Hoewel de Dana het natuurlijk wel gezien heeft, ze ziet immers alles. Het zou me niets verbazen dat ze genoodzaakt was hem bij de Dharren in te delen, omdat geen enkele andere leermeester hem wilde hebben. Een knokig jochie zoals hij is niet bepaald een aanwinst.
Een wees en overal ongewenst. Geen wonder dat hij in het Zonnehuis is blijven wonen in plaats van zijn intrek te nemen in de burcht met de andere Dharren. Hij had het daar nooit overleefd.
Een gemene kramp trekt door mijn borst door een vreselijke gedachte.
Hij gaat deze Vlucht nooit overleven.
Opnieuw ontploft het publiek in luid gejuich. Penn schiet meteen stijf in het gelid. Karr drukt zijn hand over zijn mond en draait zijn hoofd weg om zijn lachen te verbergen. Fynn rolt met zijn ogen, al speelt er ook bij hem een lachje om zijn mond. Gelukkig ben ik niet de enige die de humor er niet van in kan zien.
Voor me balt Vass zijn handen tot vuisten ter grootte van dinerborden. Zijn volle wenkbrauwen werpen een schaduw over zijn donkergrijze ogen waardoor ze bijna zwart lijken. Karr heft meteen zijn handen in verontschuldiging. Fynn knipoogt naar de potige Dhar voor hij nonchalant de juiste houding aanneemt. Ook ik vouw mijn handen achter me en recht mijn rug. Net op tijd, want koningin Eryth en haar zeven Eega’s hebben het einde van de rode loper bereikt.
De mouwen van haar gele jurk slepen naast de meterslange sleep over de grond. In haar donkere, opgestoken haren pronkt het symbool van haar soevereiniteit op een kroon van gevlochten takken.
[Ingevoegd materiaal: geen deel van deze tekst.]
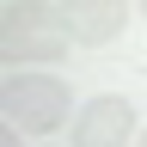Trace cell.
<instances>
[{"mask_svg":"<svg viewBox=\"0 0 147 147\" xmlns=\"http://www.w3.org/2000/svg\"><path fill=\"white\" fill-rule=\"evenodd\" d=\"M0 147H18V129H6V135H0Z\"/></svg>","mask_w":147,"mask_h":147,"instance_id":"obj_5","label":"cell"},{"mask_svg":"<svg viewBox=\"0 0 147 147\" xmlns=\"http://www.w3.org/2000/svg\"><path fill=\"white\" fill-rule=\"evenodd\" d=\"M141 18H147V0H141Z\"/></svg>","mask_w":147,"mask_h":147,"instance_id":"obj_7","label":"cell"},{"mask_svg":"<svg viewBox=\"0 0 147 147\" xmlns=\"http://www.w3.org/2000/svg\"><path fill=\"white\" fill-rule=\"evenodd\" d=\"M67 135H74V147H123V141H135V104L123 92H98L74 110Z\"/></svg>","mask_w":147,"mask_h":147,"instance_id":"obj_3","label":"cell"},{"mask_svg":"<svg viewBox=\"0 0 147 147\" xmlns=\"http://www.w3.org/2000/svg\"><path fill=\"white\" fill-rule=\"evenodd\" d=\"M67 25L49 0H12L0 12V55L6 67H55L67 55Z\"/></svg>","mask_w":147,"mask_h":147,"instance_id":"obj_1","label":"cell"},{"mask_svg":"<svg viewBox=\"0 0 147 147\" xmlns=\"http://www.w3.org/2000/svg\"><path fill=\"white\" fill-rule=\"evenodd\" d=\"M55 12H61V25L80 49L117 43L123 25H129V0H55Z\"/></svg>","mask_w":147,"mask_h":147,"instance_id":"obj_4","label":"cell"},{"mask_svg":"<svg viewBox=\"0 0 147 147\" xmlns=\"http://www.w3.org/2000/svg\"><path fill=\"white\" fill-rule=\"evenodd\" d=\"M0 110H6V129H18V135H55L74 110V92H67L61 74H31L25 67V74H6Z\"/></svg>","mask_w":147,"mask_h":147,"instance_id":"obj_2","label":"cell"},{"mask_svg":"<svg viewBox=\"0 0 147 147\" xmlns=\"http://www.w3.org/2000/svg\"><path fill=\"white\" fill-rule=\"evenodd\" d=\"M135 147H147V129H141V135H135Z\"/></svg>","mask_w":147,"mask_h":147,"instance_id":"obj_6","label":"cell"}]
</instances>
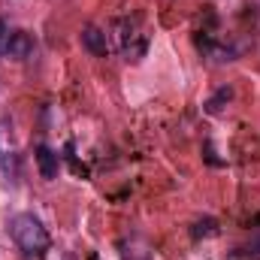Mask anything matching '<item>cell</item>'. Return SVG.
<instances>
[{
	"mask_svg": "<svg viewBox=\"0 0 260 260\" xmlns=\"http://www.w3.org/2000/svg\"><path fill=\"white\" fill-rule=\"evenodd\" d=\"M82 46H85L91 55H97V58H106V52H109L106 34H103L100 27H94V24H88V27L82 30Z\"/></svg>",
	"mask_w": 260,
	"mask_h": 260,
	"instance_id": "3957f363",
	"label": "cell"
},
{
	"mask_svg": "<svg viewBox=\"0 0 260 260\" xmlns=\"http://www.w3.org/2000/svg\"><path fill=\"white\" fill-rule=\"evenodd\" d=\"M9 233H12L15 245H18L27 257H43L46 248H49V233H46V227L40 224V218H34V215H15Z\"/></svg>",
	"mask_w": 260,
	"mask_h": 260,
	"instance_id": "6da1fadb",
	"label": "cell"
},
{
	"mask_svg": "<svg viewBox=\"0 0 260 260\" xmlns=\"http://www.w3.org/2000/svg\"><path fill=\"white\" fill-rule=\"evenodd\" d=\"M9 58H15V61H24V58H30L34 55V37L27 34V30H12L9 37H6V49H3Z\"/></svg>",
	"mask_w": 260,
	"mask_h": 260,
	"instance_id": "7a4b0ae2",
	"label": "cell"
},
{
	"mask_svg": "<svg viewBox=\"0 0 260 260\" xmlns=\"http://www.w3.org/2000/svg\"><path fill=\"white\" fill-rule=\"evenodd\" d=\"M251 224H254V227H260V215H254V218H251Z\"/></svg>",
	"mask_w": 260,
	"mask_h": 260,
	"instance_id": "ba28073f",
	"label": "cell"
},
{
	"mask_svg": "<svg viewBox=\"0 0 260 260\" xmlns=\"http://www.w3.org/2000/svg\"><path fill=\"white\" fill-rule=\"evenodd\" d=\"M37 167H40V176L43 179H58V154L49 148V145H40L37 148Z\"/></svg>",
	"mask_w": 260,
	"mask_h": 260,
	"instance_id": "277c9868",
	"label": "cell"
},
{
	"mask_svg": "<svg viewBox=\"0 0 260 260\" xmlns=\"http://www.w3.org/2000/svg\"><path fill=\"white\" fill-rule=\"evenodd\" d=\"M230 97H233V91H230V88H221V91L206 103V109H209V112H221V109H224L221 103H230Z\"/></svg>",
	"mask_w": 260,
	"mask_h": 260,
	"instance_id": "8992f818",
	"label": "cell"
},
{
	"mask_svg": "<svg viewBox=\"0 0 260 260\" xmlns=\"http://www.w3.org/2000/svg\"><path fill=\"white\" fill-rule=\"evenodd\" d=\"M6 37H9V30H6V21L0 18V52L6 49Z\"/></svg>",
	"mask_w": 260,
	"mask_h": 260,
	"instance_id": "52a82bcc",
	"label": "cell"
},
{
	"mask_svg": "<svg viewBox=\"0 0 260 260\" xmlns=\"http://www.w3.org/2000/svg\"><path fill=\"white\" fill-rule=\"evenodd\" d=\"M218 230V224H215V218H203V221H197L194 227H191V236L200 239V236H212Z\"/></svg>",
	"mask_w": 260,
	"mask_h": 260,
	"instance_id": "5b68a950",
	"label": "cell"
}]
</instances>
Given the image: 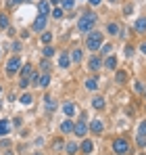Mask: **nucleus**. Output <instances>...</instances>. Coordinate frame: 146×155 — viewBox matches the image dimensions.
Masks as SVG:
<instances>
[{
    "label": "nucleus",
    "instance_id": "nucleus-1",
    "mask_svg": "<svg viewBox=\"0 0 146 155\" xmlns=\"http://www.w3.org/2000/svg\"><path fill=\"white\" fill-rule=\"evenodd\" d=\"M94 23H96V15L86 13V15H81V17H79L77 27H79V31H90V29L94 27Z\"/></svg>",
    "mask_w": 146,
    "mask_h": 155
},
{
    "label": "nucleus",
    "instance_id": "nucleus-2",
    "mask_svg": "<svg viewBox=\"0 0 146 155\" xmlns=\"http://www.w3.org/2000/svg\"><path fill=\"white\" fill-rule=\"evenodd\" d=\"M102 44V34L100 31H90L88 38H86V46L90 51H98V46Z\"/></svg>",
    "mask_w": 146,
    "mask_h": 155
},
{
    "label": "nucleus",
    "instance_id": "nucleus-3",
    "mask_svg": "<svg viewBox=\"0 0 146 155\" xmlns=\"http://www.w3.org/2000/svg\"><path fill=\"white\" fill-rule=\"evenodd\" d=\"M113 151L119 153V155L129 153V143H127L125 138H115V140H113Z\"/></svg>",
    "mask_w": 146,
    "mask_h": 155
},
{
    "label": "nucleus",
    "instance_id": "nucleus-4",
    "mask_svg": "<svg viewBox=\"0 0 146 155\" xmlns=\"http://www.w3.org/2000/svg\"><path fill=\"white\" fill-rule=\"evenodd\" d=\"M19 67H21V59H19V57H11V59L6 61V67H4V69H6L8 76H15V74L19 71Z\"/></svg>",
    "mask_w": 146,
    "mask_h": 155
},
{
    "label": "nucleus",
    "instance_id": "nucleus-5",
    "mask_svg": "<svg viewBox=\"0 0 146 155\" xmlns=\"http://www.w3.org/2000/svg\"><path fill=\"white\" fill-rule=\"evenodd\" d=\"M73 132L77 134V136H86V132H88V126H86V122L81 120V122H77L75 126H73Z\"/></svg>",
    "mask_w": 146,
    "mask_h": 155
},
{
    "label": "nucleus",
    "instance_id": "nucleus-6",
    "mask_svg": "<svg viewBox=\"0 0 146 155\" xmlns=\"http://www.w3.org/2000/svg\"><path fill=\"white\" fill-rule=\"evenodd\" d=\"M44 27H46V17H44V15L36 17V21H33V29H36V31H44Z\"/></svg>",
    "mask_w": 146,
    "mask_h": 155
},
{
    "label": "nucleus",
    "instance_id": "nucleus-7",
    "mask_svg": "<svg viewBox=\"0 0 146 155\" xmlns=\"http://www.w3.org/2000/svg\"><path fill=\"white\" fill-rule=\"evenodd\" d=\"M88 69H90V71H96V69H100V59H98V57H92V59L88 61Z\"/></svg>",
    "mask_w": 146,
    "mask_h": 155
},
{
    "label": "nucleus",
    "instance_id": "nucleus-8",
    "mask_svg": "<svg viewBox=\"0 0 146 155\" xmlns=\"http://www.w3.org/2000/svg\"><path fill=\"white\" fill-rule=\"evenodd\" d=\"M8 130H11V122L8 120H0V136H4Z\"/></svg>",
    "mask_w": 146,
    "mask_h": 155
},
{
    "label": "nucleus",
    "instance_id": "nucleus-9",
    "mask_svg": "<svg viewBox=\"0 0 146 155\" xmlns=\"http://www.w3.org/2000/svg\"><path fill=\"white\" fill-rule=\"evenodd\" d=\"M90 130H92V132H96V134H100V132H102V122H100V120H92Z\"/></svg>",
    "mask_w": 146,
    "mask_h": 155
},
{
    "label": "nucleus",
    "instance_id": "nucleus-10",
    "mask_svg": "<svg viewBox=\"0 0 146 155\" xmlns=\"http://www.w3.org/2000/svg\"><path fill=\"white\" fill-rule=\"evenodd\" d=\"M92 149H94V143L92 140H84L81 143V151L84 153H92Z\"/></svg>",
    "mask_w": 146,
    "mask_h": 155
},
{
    "label": "nucleus",
    "instance_id": "nucleus-11",
    "mask_svg": "<svg viewBox=\"0 0 146 155\" xmlns=\"http://www.w3.org/2000/svg\"><path fill=\"white\" fill-rule=\"evenodd\" d=\"M29 74H31V67H29V63L21 67V80H27L29 82Z\"/></svg>",
    "mask_w": 146,
    "mask_h": 155
},
{
    "label": "nucleus",
    "instance_id": "nucleus-12",
    "mask_svg": "<svg viewBox=\"0 0 146 155\" xmlns=\"http://www.w3.org/2000/svg\"><path fill=\"white\" fill-rule=\"evenodd\" d=\"M86 88H88V90H96V88H98V80H96V78L86 80Z\"/></svg>",
    "mask_w": 146,
    "mask_h": 155
},
{
    "label": "nucleus",
    "instance_id": "nucleus-13",
    "mask_svg": "<svg viewBox=\"0 0 146 155\" xmlns=\"http://www.w3.org/2000/svg\"><path fill=\"white\" fill-rule=\"evenodd\" d=\"M104 67H109V69H115V67H117V59H115V57L111 54V57H109V59L104 61Z\"/></svg>",
    "mask_w": 146,
    "mask_h": 155
},
{
    "label": "nucleus",
    "instance_id": "nucleus-14",
    "mask_svg": "<svg viewBox=\"0 0 146 155\" xmlns=\"http://www.w3.org/2000/svg\"><path fill=\"white\" fill-rule=\"evenodd\" d=\"M48 84H50V76H48V74H44L42 78H38V86H42V88H46Z\"/></svg>",
    "mask_w": 146,
    "mask_h": 155
},
{
    "label": "nucleus",
    "instance_id": "nucleus-15",
    "mask_svg": "<svg viewBox=\"0 0 146 155\" xmlns=\"http://www.w3.org/2000/svg\"><path fill=\"white\" fill-rule=\"evenodd\" d=\"M38 8H40V15H44V17H46V15L50 13V6H48V2H40V4H38Z\"/></svg>",
    "mask_w": 146,
    "mask_h": 155
},
{
    "label": "nucleus",
    "instance_id": "nucleus-16",
    "mask_svg": "<svg viewBox=\"0 0 146 155\" xmlns=\"http://www.w3.org/2000/svg\"><path fill=\"white\" fill-rule=\"evenodd\" d=\"M61 132H73V122L65 120V122L61 124Z\"/></svg>",
    "mask_w": 146,
    "mask_h": 155
},
{
    "label": "nucleus",
    "instance_id": "nucleus-17",
    "mask_svg": "<svg viewBox=\"0 0 146 155\" xmlns=\"http://www.w3.org/2000/svg\"><path fill=\"white\" fill-rule=\"evenodd\" d=\"M106 31H109L111 36H117V34H119V25H117V23H109V25H106Z\"/></svg>",
    "mask_w": 146,
    "mask_h": 155
},
{
    "label": "nucleus",
    "instance_id": "nucleus-18",
    "mask_svg": "<svg viewBox=\"0 0 146 155\" xmlns=\"http://www.w3.org/2000/svg\"><path fill=\"white\" fill-rule=\"evenodd\" d=\"M69 61H71V59H69V57H67L65 52H63V54L59 57V65H61V67H69Z\"/></svg>",
    "mask_w": 146,
    "mask_h": 155
},
{
    "label": "nucleus",
    "instance_id": "nucleus-19",
    "mask_svg": "<svg viewBox=\"0 0 146 155\" xmlns=\"http://www.w3.org/2000/svg\"><path fill=\"white\" fill-rule=\"evenodd\" d=\"M136 31H140V34L146 31V19H138L136 21Z\"/></svg>",
    "mask_w": 146,
    "mask_h": 155
},
{
    "label": "nucleus",
    "instance_id": "nucleus-20",
    "mask_svg": "<svg viewBox=\"0 0 146 155\" xmlns=\"http://www.w3.org/2000/svg\"><path fill=\"white\" fill-rule=\"evenodd\" d=\"M92 105H94L96 109H104V99H102V97H94Z\"/></svg>",
    "mask_w": 146,
    "mask_h": 155
},
{
    "label": "nucleus",
    "instance_id": "nucleus-21",
    "mask_svg": "<svg viewBox=\"0 0 146 155\" xmlns=\"http://www.w3.org/2000/svg\"><path fill=\"white\" fill-rule=\"evenodd\" d=\"M46 109H48V111H54V109H56V101H54L52 97L46 99Z\"/></svg>",
    "mask_w": 146,
    "mask_h": 155
},
{
    "label": "nucleus",
    "instance_id": "nucleus-22",
    "mask_svg": "<svg viewBox=\"0 0 146 155\" xmlns=\"http://www.w3.org/2000/svg\"><path fill=\"white\" fill-rule=\"evenodd\" d=\"M71 59L75 61V63H79V61H81V51H79V48H75V51L71 52Z\"/></svg>",
    "mask_w": 146,
    "mask_h": 155
},
{
    "label": "nucleus",
    "instance_id": "nucleus-23",
    "mask_svg": "<svg viewBox=\"0 0 146 155\" xmlns=\"http://www.w3.org/2000/svg\"><path fill=\"white\" fill-rule=\"evenodd\" d=\"M63 111H65L67 115H73V113H75V107H73L71 103H67V105H63Z\"/></svg>",
    "mask_w": 146,
    "mask_h": 155
},
{
    "label": "nucleus",
    "instance_id": "nucleus-24",
    "mask_svg": "<svg viewBox=\"0 0 146 155\" xmlns=\"http://www.w3.org/2000/svg\"><path fill=\"white\" fill-rule=\"evenodd\" d=\"M75 151H77V145H75V143H69V145H67V153L73 155Z\"/></svg>",
    "mask_w": 146,
    "mask_h": 155
},
{
    "label": "nucleus",
    "instance_id": "nucleus-25",
    "mask_svg": "<svg viewBox=\"0 0 146 155\" xmlns=\"http://www.w3.org/2000/svg\"><path fill=\"white\" fill-rule=\"evenodd\" d=\"M31 101H33L31 94H23V97H21V103H23V105H31Z\"/></svg>",
    "mask_w": 146,
    "mask_h": 155
},
{
    "label": "nucleus",
    "instance_id": "nucleus-26",
    "mask_svg": "<svg viewBox=\"0 0 146 155\" xmlns=\"http://www.w3.org/2000/svg\"><path fill=\"white\" fill-rule=\"evenodd\" d=\"M125 80H127V74H125V71H119V74H117V82H119V84H123Z\"/></svg>",
    "mask_w": 146,
    "mask_h": 155
},
{
    "label": "nucleus",
    "instance_id": "nucleus-27",
    "mask_svg": "<svg viewBox=\"0 0 146 155\" xmlns=\"http://www.w3.org/2000/svg\"><path fill=\"white\" fill-rule=\"evenodd\" d=\"M0 27H8V17L6 15H0Z\"/></svg>",
    "mask_w": 146,
    "mask_h": 155
},
{
    "label": "nucleus",
    "instance_id": "nucleus-28",
    "mask_svg": "<svg viewBox=\"0 0 146 155\" xmlns=\"http://www.w3.org/2000/svg\"><path fill=\"white\" fill-rule=\"evenodd\" d=\"M123 52H125V57H127V59H129V57H132V54H134V48H132V46H129V44H125V48H123Z\"/></svg>",
    "mask_w": 146,
    "mask_h": 155
},
{
    "label": "nucleus",
    "instance_id": "nucleus-29",
    "mask_svg": "<svg viewBox=\"0 0 146 155\" xmlns=\"http://www.w3.org/2000/svg\"><path fill=\"white\" fill-rule=\"evenodd\" d=\"M138 145L140 147H146V134H138Z\"/></svg>",
    "mask_w": 146,
    "mask_h": 155
},
{
    "label": "nucleus",
    "instance_id": "nucleus-30",
    "mask_svg": "<svg viewBox=\"0 0 146 155\" xmlns=\"http://www.w3.org/2000/svg\"><path fill=\"white\" fill-rule=\"evenodd\" d=\"M52 17H54V19H61V17H63V8H54V11H52Z\"/></svg>",
    "mask_w": 146,
    "mask_h": 155
},
{
    "label": "nucleus",
    "instance_id": "nucleus-31",
    "mask_svg": "<svg viewBox=\"0 0 146 155\" xmlns=\"http://www.w3.org/2000/svg\"><path fill=\"white\" fill-rule=\"evenodd\" d=\"M40 67H42V71H48L50 63H48V61H46V59H42V63H40Z\"/></svg>",
    "mask_w": 146,
    "mask_h": 155
},
{
    "label": "nucleus",
    "instance_id": "nucleus-32",
    "mask_svg": "<svg viewBox=\"0 0 146 155\" xmlns=\"http://www.w3.org/2000/svg\"><path fill=\"white\" fill-rule=\"evenodd\" d=\"M44 54H46V57H52V54H54V48H52V46H46V48H44Z\"/></svg>",
    "mask_w": 146,
    "mask_h": 155
},
{
    "label": "nucleus",
    "instance_id": "nucleus-33",
    "mask_svg": "<svg viewBox=\"0 0 146 155\" xmlns=\"http://www.w3.org/2000/svg\"><path fill=\"white\" fill-rule=\"evenodd\" d=\"M50 40H52V36H50V34H42V42H44V44H48Z\"/></svg>",
    "mask_w": 146,
    "mask_h": 155
},
{
    "label": "nucleus",
    "instance_id": "nucleus-34",
    "mask_svg": "<svg viewBox=\"0 0 146 155\" xmlns=\"http://www.w3.org/2000/svg\"><path fill=\"white\" fill-rule=\"evenodd\" d=\"M111 51H113L111 44H104V46H102V52H104V54H111Z\"/></svg>",
    "mask_w": 146,
    "mask_h": 155
},
{
    "label": "nucleus",
    "instance_id": "nucleus-35",
    "mask_svg": "<svg viewBox=\"0 0 146 155\" xmlns=\"http://www.w3.org/2000/svg\"><path fill=\"white\" fill-rule=\"evenodd\" d=\"M63 8H73V0H63Z\"/></svg>",
    "mask_w": 146,
    "mask_h": 155
},
{
    "label": "nucleus",
    "instance_id": "nucleus-36",
    "mask_svg": "<svg viewBox=\"0 0 146 155\" xmlns=\"http://www.w3.org/2000/svg\"><path fill=\"white\" fill-rule=\"evenodd\" d=\"M134 88H136V92H144V86H142L140 82H136V84H134Z\"/></svg>",
    "mask_w": 146,
    "mask_h": 155
},
{
    "label": "nucleus",
    "instance_id": "nucleus-37",
    "mask_svg": "<svg viewBox=\"0 0 146 155\" xmlns=\"http://www.w3.org/2000/svg\"><path fill=\"white\" fill-rule=\"evenodd\" d=\"M138 134H146V122L140 124V128H138Z\"/></svg>",
    "mask_w": 146,
    "mask_h": 155
},
{
    "label": "nucleus",
    "instance_id": "nucleus-38",
    "mask_svg": "<svg viewBox=\"0 0 146 155\" xmlns=\"http://www.w3.org/2000/svg\"><path fill=\"white\" fill-rule=\"evenodd\" d=\"M38 74H29V82H33V84H36V82H38Z\"/></svg>",
    "mask_w": 146,
    "mask_h": 155
},
{
    "label": "nucleus",
    "instance_id": "nucleus-39",
    "mask_svg": "<svg viewBox=\"0 0 146 155\" xmlns=\"http://www.w3.org/2000/svg\"><path fill=\"white\" fill-rule=\"evenodd\" d=\"M123 11H125V15H129V13H132V11H134V6H132V4H127V6H125V8H123Z\"/></svg>",
    "mask_w": 146,
    "mask_h": 155
},
{
    "label": "nucleus",
    "instance_id": "nucleus-40",
    "mask_svg": "<svg viewBox=\"0 0 146 155\" xmlns=\"http://www.w3.org/2000/svg\"><path fill=\"white\" fill-rule=\"evenodd\" d=\"M17 2H27V0H8V4H17Z\"/></svg>",
    "mask_w": 146,
    "mask_h": 155
},
{
    "label": "nucleus",
    "instance_id": "nucleus-41",
    "mask_svg": "<svg viewBox=\"0 0 146 155\" xmlns=\"http://www.w3.org/2000/svg\"><path fill=\"white\" fill-rule=\"evenodd\" d=\"M88 2H90V4H94V6H96V4H100V0H88Z\"/></svg>",
    "mask_w": 146,
    "mask_h": 155
},
{
    "label": "nucleus",
    "instance_id": "nucleus-42",
    "mask_svg": "<svg viewBox=\"0 0 146 155\" xmlns=\"http://www.w3.org/2000/svg\"><path fill=\"white\" fill-rule=\"evenodd\" d=\"M140 51H142V52H144V54H146V42H144V44H142V46H140Z\"/></svg>",
    "mask_w": 146,
    "mask_h": 155
},
{
    "label": "nucleus",
    "instance_id": "nucleus-43",
    "mask_svg": "<svg viewBox=\"0 0 146 155\" xmlns=\"http://www.w3.org/2000/svg\"><path fill=\"white\" fill-rule=\"evenodd\" d=\"M50 2H52V4H59V2H61V0H50Z\"/></svg>",
    "mask_w": 146,
    "mask_h": 155
},
{
    "label": "nucleus",
    "instance_id": "nucleus-44",
    "mask_svg": "<svg viewBox=\"0 0 146 155\" xmlns=\"http://www.w3.org/2000/svg\"><path fill=\"white\" fill-rule=\"evenodd\" d=\"M109 2H117V0H109Z\"/></svg>",
    "mask_w": 146,
    "mask_h": 155
},
{
    "label": "nucleus",
    "instance_id": "nucleus-45",
    "mask_svg": "<svg viewBox=\"0 0 146 155\" xmlns=\"http://www.w3.org/2000/svg\"><path fill=\"white\" fill-rule=\"evenodd\" d=\"M33 155H42V153H33Z\"/></svg>",
    "mask_w": 146,
    "mask_h": 155
}]
</instances>
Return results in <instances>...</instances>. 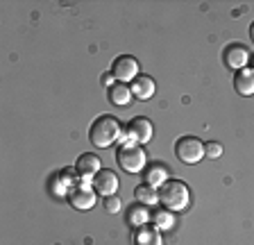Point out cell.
Segmentation results:
<instances>
[{
    "mask_svg": "<svg viewBox=\"0 0 254 245\" xmlns=\"http://www.w3.org/2000/svg\"><path fill=\"white\" fill-rule=\"evenodd\" d=\"M121 207H123V202H121V197H118V195H109L105 200V209L109 213H118V211H121Z\"/></svg>",
    "mask_w": 254,
    "mask_h": 245,
    "instance_id": "21",
    "label": "cell"
},
{
    "mask_svg": "<svg viewBox=\"0 0 254 245\" xmlns=\"http://www.w3.org/2000/svg\"><path fill=\"white\" fill-rule=\"evenodd\" d=\"M134 245H164V239H161V232H159L154 225H143V227L136 229L134 234Z\"/></svg>",
    "mask_w": 254,
    "mask_h": 245,
    "instance_id": "12",
    "label": "cell"
},
{
    "mask_svg": "<svg viewBox=\"0 0 254 245\" xmlns=\"http://www.w3.org/2000/svg\"><path fill=\"white\" fill-rule=\"evenodd\" d=\"M175 155H177L180 161L193 166V164H197V161H202V157H206L204 143H202L197 136H182V139L175 143Z\"/></svg>",
    "mask_w": 254,
    "mask_h": 245,
    "instance_id": "4",
    "label": "cell"
},
{
    "mask_svg": "<svg viewBox=\"0 0 254 245\" xmlns=\"http://www.w3.org/2000/svg\"><path fill=\"white\" fill-rule=\"evenodd\" d=\"M252 70H254V57H252Z\"/></svg>",
    "mask_w": 254,
    "mask_h": 245,
    "instance_id": "24",
    "label": "cell"
},
{
    "mask_svg": "<svg viewBox=\"0 0 254 245\" xmlns=\"http://www.w3.org/2000/svg\"><path fill=\"white\" fill-rule=\"evenodd\" d=\"M114 82H116L114 73H105V75H102V84H105V86H109V89H111V86H114Z\"/></svg>",
    "mask_w": 254,
    "mask_h": 245,
    "instance_id": "22",
    "label": "cell"
},
{
    "mask_svg": "<svg viewBox=\"0 0 254 245\" xmlns=\"http://www.w3.org/2000/svg\"><path fill=\"white\" fill-rule=\"evenodd\" d=\"M152 134H154V127H152V122L148 121V118H134L129 125H127V136H129V141H134V143H148L150 139H152ZM127 136H121V141L125 143Z\"/></svg>",
    "mask_w": 254,
    "mask_h": 245,
    "instance_id": "6",
    "label": "cell"
},
{
    "mask_svg": "<svg viewBox=\"0 0 254 245\" xmlns=\"http://www.w3.org/2000/svg\"><path fill=\"white\" fill-rule=\"evenodd\" d=\"M68 202L77 211H89L95 207V188L89 184V180H82L77 186L68 188Z\"/></svg>",
    "mask_w": 254,
    "mask_h": 245,
    "instance_id": "5",
    "label": "cell"
},
{
    "mask_svg": "<svg viewBox=\"0 0 254 245\" xmlns=\"http://www.w3.org/2000/svg\"><path fill=\"white\" fill-rule=\"evenodd\" d=\"M132 98H134V93H132V89H129V84L116 82V84L109 89V100L114 102V105H118V107L129 105V102H132Z\"/></svg>",
    "mask_w": 254,
    "mask_h": 245,
    "instance_id": "14",
    "label": "cell"
},
{
    "mask_svg": "<svg viewBox=\"0 0 254 245\" xmlns=\"http://www.w3.org/2000/svg\"><path fill=\"white\" fill-rule=\"evenodd\" d=\"M204 152L209 159H218V157L222 155V145L218 143V141H209V143L204 145Z\"/></svg>",
    "mask_w": 254,
    "mask_h": 245,
    "instance_id": "20",
    "label": "cell"
},
{
    "mask_svg": "<svg viewBox=\"0 0 254 245\" xmlns=\"http://www.w3.org/2000/svg\"><path fill=\"white\" fill-rule=\"evenodd\" d=\"M250 37H252V41H254V23L250 25Z\"/></svg>",
    "mask_w": 254,
    "mask_h": 245,
    "instance_id": "23",
    "label": "cell"
},
{
    "mask_svg": "<svg viewBox=\"0 0 254 245\" xmlns=\"http://www.w3.org/2000/svg\"><path fill=\"white\" fill-rule=\"evenodd\" d=\"M93 188L95 193L109 197V195H116L118 191V177L114 171H100L98 175L93 177Z\"/></svg>",
    "mask_w": 254,
    "mask_h": 245,
    "instance_id": "9",
    "label": "cell"
},
{
    "mask_svg": "<svg viewBox=\"0 0 254 245\" xmlns=\"http://www.w3.org/2000/svg\"><path fill=\"white\" fill-rule=\"evenodd\" d=\"M152 225L159 229V232H168V229H173V225H175L173 211H168V209H161V211H157L152 216Z\"/></svg>",
    "mask_w": 254,
    "mask_h": 245,
    "instance_id": "18",
    "label": "cell"
},
{
    "mask_svg": "<svg viewBox=\"0 0 254 245\" xmlns=\"http://www.w3.org/2000/svg\"><path fill=\"white\" fill-rule=\"evenodd\" d=\"M118 166H121L125 173L129 175H136V173H143L145 171V166H148V155H145V150L141 145H136L134 141H125L118 150Z\"/></svg>",
    "mask_w": 254,
    "mask_h": 245,
    "instance_id": "3",
    "label": "cell"
},
{
    "mask_svg": "<svg viewBox=\"0 0 254 245\" xmlns=\"http://www.w3.org/2000/svg\"><path fill=\"white\" fill-rule=\"evenodd\" d=\"M111 73H114V77H116L118 82H134L138 77V61L134 57H129V55H123V57H118L116 61H114V66H111Z\"/></svg>",
    "mask_w": 254,
    "mask_h": 245,
    "instance_id": "7",
    "label": "cell"
},
{
    "mask_svg": "<svg viewBox=\"0 0 254 245\" xmlns=\"http://www.w3.org/2000/svg\"><path fill=\"white\" fill-rule=\"evenodd\" d=\"M127 220H129V225L132 227H143V225L150 223V211L148 207H143V204H136V207L129 209V216H127Z\"/></svg>",
    "mask_w": 254,
    "mask_h": 245,
    "instance_id": "17",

De allereerste bloem die onze voorouders tot bloei brachten in onze stad na het oprijzen naar de Zon.
De zonnebloem.
De gouden kroonbladeren stralen met een warm aura dankzij de koninginnemagie waarmee zij, en alle koninginnen voor haar, de bloem in leven houdt. Ik ben het eens met de vele ‘oeh’s’ en ‘ah’s’ die haar volk laat horen. Ze ziet er schitterend uit. Koninklijk en perfect.
Vanaf een afstand.
Ik schrik als ze vlak voor ons tot stilstand komt. Dikke lagen make-up geven een gezonde blos aan haar bleke huid en moffelen de kringen onder haar ogen weg, maar het kan de doffe blik in haar ogen niet maskeren. Plichtmatig kijkt ze ons een voor een aan. Ik betwijfel of ze hen herkent door de sluier van verdriet die om haar heen hangt.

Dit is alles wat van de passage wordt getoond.